Hacks for surviving another year
Whether being back in school is a blessing or a curse, the inevitable first few weeks are finally here. Even those few perks can be defeated by small things like the unpredictable temperatures or the extensive amount of time it takes to complete an important task. Luckily, small things such as preparation and changing the way one studies can make the year less miserable.
Weather Permitting: Locker Essentials
Cardigans and Jackets: There is no sugar-coating the truth: the school is cold year round, especially in certain rooms that seem to always be freezing. Going from one room to another can feel like time travelling from summer to winter no matter the month. Although students can bring jackets with them every day to avoid this, one can easily forget on an unexpectedly brisk day. Keeping one light and one heavy jacket in one’s locker, such as a cardigan or sweater, helps avoid getting caught in the cold.
Hand Heat Packs: On especially cold winter days, sometimes extra layers are not enough when walking to school. According to the University of Ottawa, the best way to quickly bring up body temperature is to simply hold onto something hot, such as a cup of coffee. Since walking with hot drinks is not always a good idea, keeping emergency heat packs in your bag is the second best thing to do for cold walks to and from school. These can be picked up at the checkout of most grocery stores for about $1 and can often be reusable.

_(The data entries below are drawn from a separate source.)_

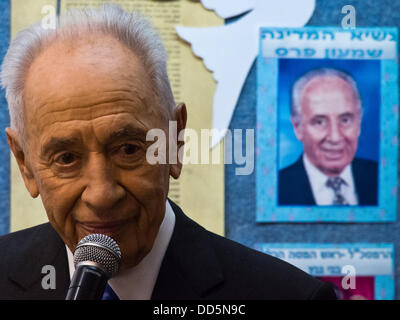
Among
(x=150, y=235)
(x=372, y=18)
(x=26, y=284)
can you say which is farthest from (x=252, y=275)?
(x=372, y=18)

Umbrella: Although everyone tries to check the weather and plan accordingly, it is common to forget to bring necessary things like an umbrella on a stormy day. Simply leaving a spare in one’s locker can come in handy if the situation arises.
Open in Case of Emergency: Health and Beauty Hacks
Period Kit: One of the worst things that can happen to a girl during class is to unexpectedly get her period. Not being prepared can lead to bleeding through clothing and painful cramps which can ruin one’s day. It can impact her concentration in class, especially during a particularly stressful day. Planning in advance and keeping the necessary materials can make the first day feel less agonizing. Keeping a small bag with items such as tampons, pads, liners, sanitary wipes, pain relievers, heat packs, spare jeans and quarters for bathroom dispensers can be a life saver to have when the day comes.

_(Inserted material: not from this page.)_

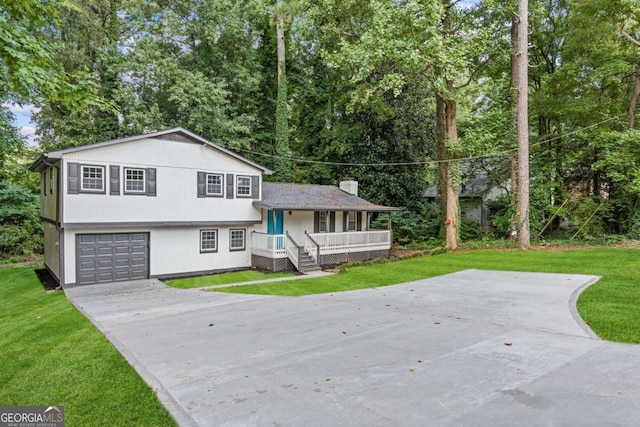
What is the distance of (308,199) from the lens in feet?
63.2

Hair Kit: No matter how much time is spent putting hair up in the morning, there is no escaping the inevitable: a girl’s hair hates her and will come out of whatever intricate hairstyle she spent time on in the morning that she could have spent sleeping in. Or, she may have hair ties on her until that one hot school day when she cannot find any. Packing away a small kit with essentials such as hair ties, bobby pins, hair clips, elastics, travel-sized hair product and a comb is much more effective than searching through the bottom of a book bag for stray hair ties.

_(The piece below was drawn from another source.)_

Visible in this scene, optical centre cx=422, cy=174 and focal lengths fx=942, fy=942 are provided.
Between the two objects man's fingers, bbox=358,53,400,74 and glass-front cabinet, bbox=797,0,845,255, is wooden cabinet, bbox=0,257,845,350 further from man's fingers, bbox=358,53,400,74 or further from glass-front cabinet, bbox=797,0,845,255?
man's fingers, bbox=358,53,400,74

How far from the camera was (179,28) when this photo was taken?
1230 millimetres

Makeup Kit: Like any painted masterpiece, makeup needs the occasional touch up. Eyeliner can fade, mascara can run, foundation can decide not to want to stay once the wearer becomes sweaty. It happens to everyone, but taking precautionary steps and packing away a small kit with emergency essentials, such as concealer, mascara, eyeliner, setting powder, blush, chapstick and makeup remover, is important for any makeup wearer. Stick to cheaper products, as they are meant to stay in your bag or locker.
Write it Down, Make it Happen
Study Smarter: Most students use Quizlet, an app on our iPads that allows students to create virtual flashcards, take practice tests and play games that help teach the material typed in. Yet most will take their notes on paper and then go home to copy all of them into Quizlet for easy studying. While this is a good habit to get into, it can be time consuming. Instead, typing notes directly into Quizlet instead of writing them on paper saves students time they could be using for studying the notes. This is especially ideal for courses without study guides where students have to study directly from their notes.
Keep it Organized: When taking notes, there is information needed for only one chapter and information a student will need for the entire duration of the course. When this occurs, most students will circle the information to stand out on the page. While this is helpful, it is still difficult to have to flip back through all of the notes for one item written months ago and try to find it among everything else. While it is important to write it with the other notes, keeping space at the back of the notebook for these important things makes it easier to find them when you need them later on.
Wrap it up: Washi Tape hacks
Claim what’s yours: Washi tape is a Japanese tape made from trees, making it sticky enough to stay airtight on surfaces, even sheets of paper. Since it isn’t like masking tape, it can be removed it from anything it’s put on without leaving behind a residue or tearing a surface. Students can use a strip of this tape on their iPad charger so that it is not only undeniably theirs, but when it comes time to turn the iPad in, no residue will be left behind on the charger.
This tape is also great for everyday supplies, such as pencils, pens, highlighters, scissors, markers and anything else in a book bag. Not only does it show claim, but it makes these supplies easier to find, depending on what color tape is applied to them. A system can be worked out where a student uses a different color for pens, pencils and highlighters.
Keeping tabs: When separating things in notebooks, such as units, chapters, or marking periods, most students simply keep a blank page where they write that at the top. It may work, but it takes flipping many pages to find where one part starts and the other ends. Washi tape applied to the outside of the page basically bookmarks it without actually using a bookmark that could fall out, or a simple tab that will fall off or become bent. Washi tape will stay, not ruin the pages, and it can be color coded to up the organization points. Also, it looks much better than having a bent tab or sticky note hanging out of a notebook.